Trust and Knowledge Use in Online

    Collaboration Tools


    Fon Sundaravej

    College of Business Administration, University of Missouri St. Louis

    8001 Natural Bridge Road, St. Louis, MO 63121

    Phone: 314-516-7322


    Jessie Cheng

    College of Business Administration, University of Missouri St. Louis

    8001 Natural Bridge Road, St. Louis, MO 63121

    Phone: 314-516-6626



    Wiki and blog have been used in some organizations as collaboration tools. The reliability and accuracy of the posted messages on these tools are majors concerns. This study investigates the factors affecting trust on the posted messages and the influence of trust on knowledge use. While future research is needed, results from this study should indicate how to implement an online collaboration tool for greatest trust and knowledge use in an organization.

1. Introduction

    The number of online collaboration tools is rapidly growing these days and companies are increasingly adopting these tools as platforms where data, information, and knowledge in a particular topic can be shared among employees (Gordon, 2006). Widely recognized examples of the online collaboration tools being used in organizations nowadays are wiki and blog. Wiki and blog are relatively new forms of organizational online tools, compared to e-mail and instant messaging. The organization that currently uses these online collaboration tools is perceived as an early adopter.

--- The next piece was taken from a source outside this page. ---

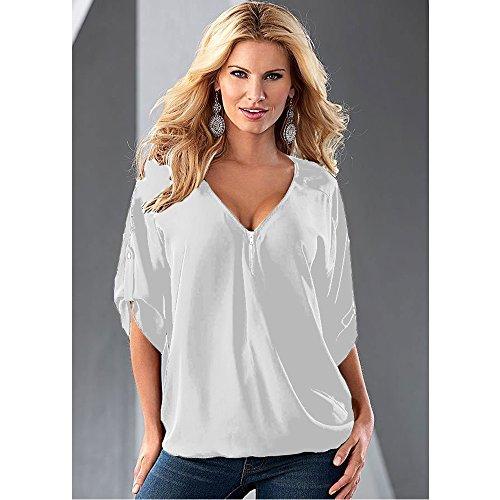 Loose Courtes Sexy Haut XFentech Mousseline Shirts de soie Manches V Chemisier Blanc Femmes Slim V Neck 5P4OwrXxwq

    The online collaboration tools come with pros and cons. These tools are used to promote internal collaboration and enhance knowledge management in organizations. However, the quality of messages shared on an online collaboration tool is claimed to be average because some visitors may contribute useful information, while others may post irrelevant responses (Wen and Wen, 2006). The accuracy of posted message also becomes a critical concern (Cherry,


    2003; Denning et al., 2005). The poster may post their subjective opinions on the online collaboration tools. Still, with this controversy and skepticism concerning the quality of the posted message, a growing number of wikis and blogs has emerged.

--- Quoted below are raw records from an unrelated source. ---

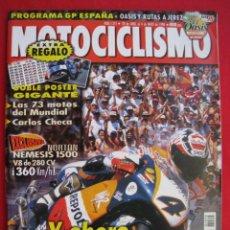 Coches y Motocicletas: REVISTA MOTOCICLISMO - Nº 1.575 - 28 DE ABRIL AL 4 DE MAYO DE 1998 - CON DOBLE POSTER GIGANTE.. Lote 192150678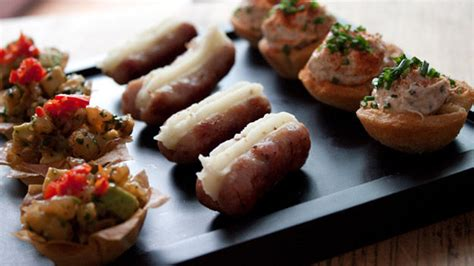 mini canape ideas programmes food channel 4
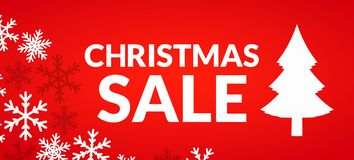 Cristmas sale. Festive give-away banner design illustration Stock Photo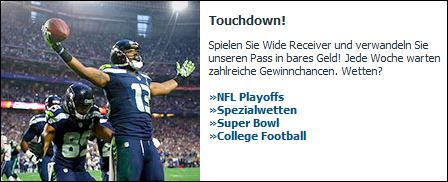 NFL-Wetten bei Bet-at-home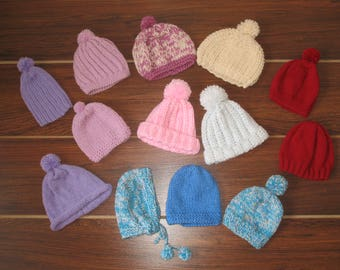 A newborn baby hat, baby girl hat, baby boy hat,crochet baby cap,baby cap, knitted baby cap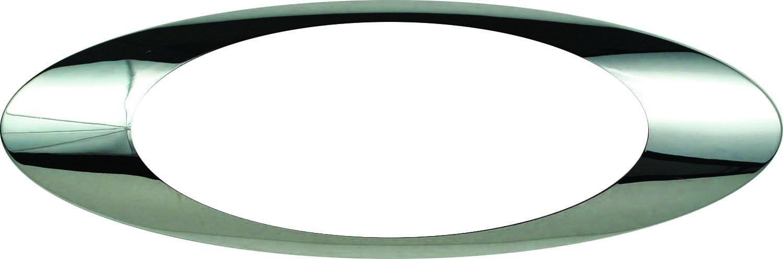 Optronics 00212327P Chrome Bezel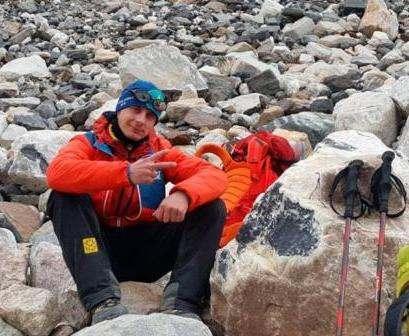 Харьковский альпинист взошел на Эверест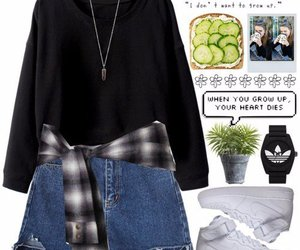fashion, Polyvore, and style image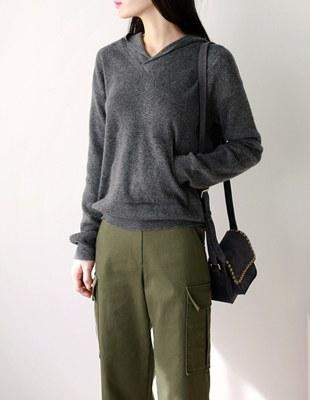 pocket hood knit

    The quality and accuracy of exchanged information have been proved to have a significant effect on user understanding and perceived effectiveness of communication (Daft and Lengel, 1986). Pertaining to a Website, the content on a site is a major parameter influencing users’ attitudes toward the particular site

    (Mithas et al., 2007). As a result, in the current view, it is extremely interesting to investigate what makes people trust the posted message on an online collaboration tool used in an organization. Studying the factors affecting trust on such posted message informs managerial decision makers on prioritizing improvements in the online collaboration tool redesign to reach the maximum effective usage. Furthermore, we expand our research to expose a benefit of applying an online collaboration tool into an organizational environment. It is worth to observe how trust on the posted message on an online collaboration tool affects the knowledge use in the organization. Studying the association between trust and knowledge use in an organization helps potential adopters on an online collaboration tool make a better decision on the tool adoption so as to increase collaboration among employees.

    The rest of the paper is organized as follows. Before the theoretical development is introduced, results of prior research regarding wiki and blog are presented. The theoretical development section represents justifications into


    research hypotheses. The research method and findings will be revealed. The research discussion is provided at the end of this paper.


    Wiki comes from the Hawaiian word “Wiki Wiki” (Shannon et al., 2006),

    meaning quick (Gordon, 2006). Wiki is a tool developed by Ward Cunningham in 1990’s for authoring Web pages collaboratively (Kawamoto et al., 2006; Louridas, 2006; Zhang and Jin, 2006). It allows collaborative authoring with simple content management features through Web browsers. Some features of wiki are different from blog. Wiki enables tracking down a particular author and enables users to create their own forum or space to share opinions, while blog does not allow users to perform these two tasks. As a result, wiki can serve as an online repository for shared knowledge, including its knowledge evolution. The overall value of wiki is that its content will be improved as more contributors edit the information.

    To implement a wiki in an organization, a variety of custom-made wikis such as wikish, MoinMoin, MediaWiki, TWiki, UseMod, and Confluence, can be chosen to fit project requirements (Louridas, 2006). Among these types of wikis, TWiki and Confluence are the most popular wiki engines nowadays. TWiki is developed as a dynamic Intranet tool that allows easy reporting and creation of workflows and access control (Raygan and Green, 2002). Confluence, an enterprise wiki, structures contents in different spaces, allowing multiple linked wikis. It also offers space and page-level security restrictions. Pages, comments,


    blogs, and attachments on Confluence are all searchable (Atlassian Software Systems Pty Ltd., 2007).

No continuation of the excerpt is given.